Personality building

The Nature of Software Engineer Personality

The age old question of nature vs nurture influences the careers we have and the jobs we get. After being involved in software engineering most of my career, a question that comes to mind is: “can anyone do my job?” Can anyone, provided the right inputs, achieve the same output such as being a developer, systems administrator, or managing people and projects?

My conclusions have evolved over time. Read on to hear my ruminations about how our personality influences our work!

Feature image / license

The Software Engineer Personality

When you think of software engineer personality, what sort of adjectives come to mind? Perhaps some of the following:

  • Detail-oriented
  • Methodical
  • Creative
  • Resourceful
  • Practical
  • Problem-solving acumen
  • Curious
  • Investigative
  • Logical

It is a technical job that requires a technical mindset to be successful. Problem solving, which is something you’ll be doing a lot of in this field, is critical for success. You have to embrace and like it otherwise you will groan every day until you end up switching careers – whether voluntarily or involuntarily.

Additionally, there are instances of creativity that when coupled with the mathematical / logical elements make it somewhat of an engineering craft. This is most pronounced when the problem you are trying to solve isn’t a simple Google search and perusal of the top 10 results away.

Microsoft conducted a study of their employees to attempt and discern the personality of their software engineers. It’s a short white paper and not conclusive of much. Like most it points to existing personality tests as either being ineffective or results unclear. Take it for what it is worth. From here I’ll use my personal experience to relate my position.


Years ago (time flies!) I wrote a post about being an introvert at work. In it I discuss personality types with a focus on introversion. Although the MBTI has been deprecated somewhat, I still think it has use and predictive power in determining if someone will be good at a job or not.

I’ve taken the test many times of a span of years and return the same result – a hardcore ISTJ. The strongest parts of this for me are Introversion and Judging.

One of the mottos for being an ISTJ is “take your time and do it right”


One time for management training I took another personality test called DiSC. The DiSC assessment tries to identify and categorize your self-reported personality and use it to discern how to understand and improve yourself on the job. It, like the MBTI and many others, is designed to predict job performance.

The order of components is important here because there is blending which form more specific aspects of your unique personality. For me it was a strong “C” for conscientiousness that leaned toward “D” dominance.

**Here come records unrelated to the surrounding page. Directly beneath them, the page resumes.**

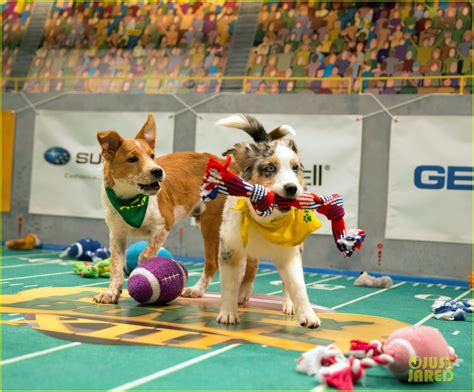 puppy bowl 2017 puppy bowl 2017 meet the dogs the more photo 3853417 2017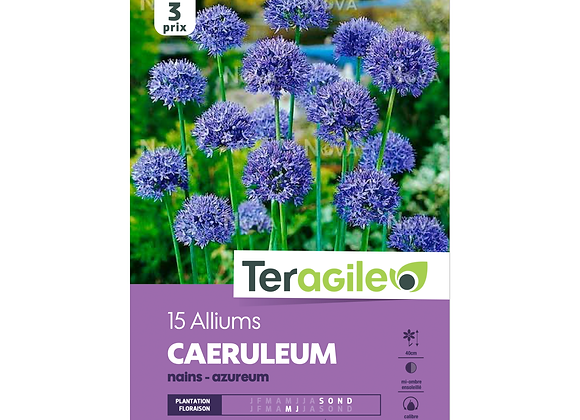 BULBES D'ALLIUMS 'CAERULEUM' NAINS - AZUREUM - TERAGILE® - X15
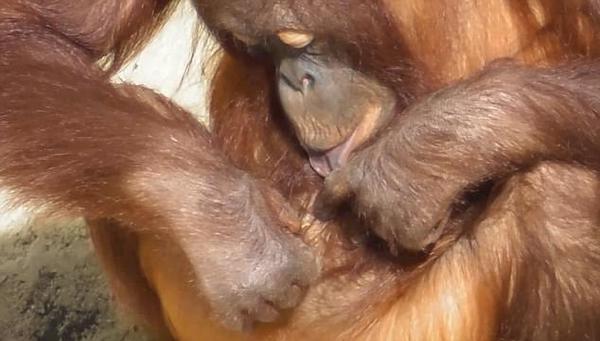 英国一猩猩拿稻草为自己清洁肚脐和耳朵走红网络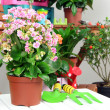 Many beautiful flowers in pots in room close-up — Stock Photo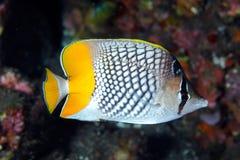 Butterflyfish dalla coda gialla (xanthurus di Chaetodon) Fotografia Stock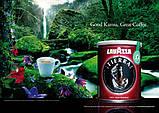 Кава мелена оригінальний з Італії Lavazza Tierra ж/б 250 р., фото 4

People with D personalities tend to be confident and place an emphasis on accomplishing bottom-line results.

People with i personalities tend to be more open and place an emphasis on relationships and influencing or persuading others.

People with S personalities tend to be dependable and place the emphasis on cooperation and sincerity.

People with C personalities tend to place the emphasis on quality, accuracy, expertise, and competency.

To no surprise, many managers, leaders, and entrepreneurs are a blend of D and I while more back office people are S and C. My personality explains why I love setting order to chaos and can manage people and things with some assertion all the while maintaining high quality work.

Software Engineer Personality Interviews and the Job

Before we proceed, I want to clarify that by asking “can anyone do my job” I don’t mean literally anyone. For simplicity, the focus can be those who might interview for the job you have or want. I’m not suggesting that we can take anyone off the street or pick at random who will be a Database Administrator or Data Scientist. The context is the group that will be competing for these positions.

Years ago I had a job interview that stuck with me. I interviewed well but ultimately didn’t receive an offer. Near the end, after I was done being quizzed about technical topics and hiring staff, there was a candid moment when the interviewer (who was the hiring manager) told me something. I cannot remember the quote but I’ll paraphrase so you get the gist of it.

Not everybody can do this job. Even if you teach them well. Even if you give them the answers. It takes are certain kind of mind and I’ve found that, over years of interviewing, some people simply don’t have what it takes to be successful in this role.

– Anonymous interviewer many years ago

I have wrestled with this thought. At first I was off-put and didn’t agree with the notion that some people will get it and some won’t. I thought that if properly taught, and especially if told the answers and explicitly what to do, that most of my competitors could do the job satisfactory enough to send me packing for the next opportunity.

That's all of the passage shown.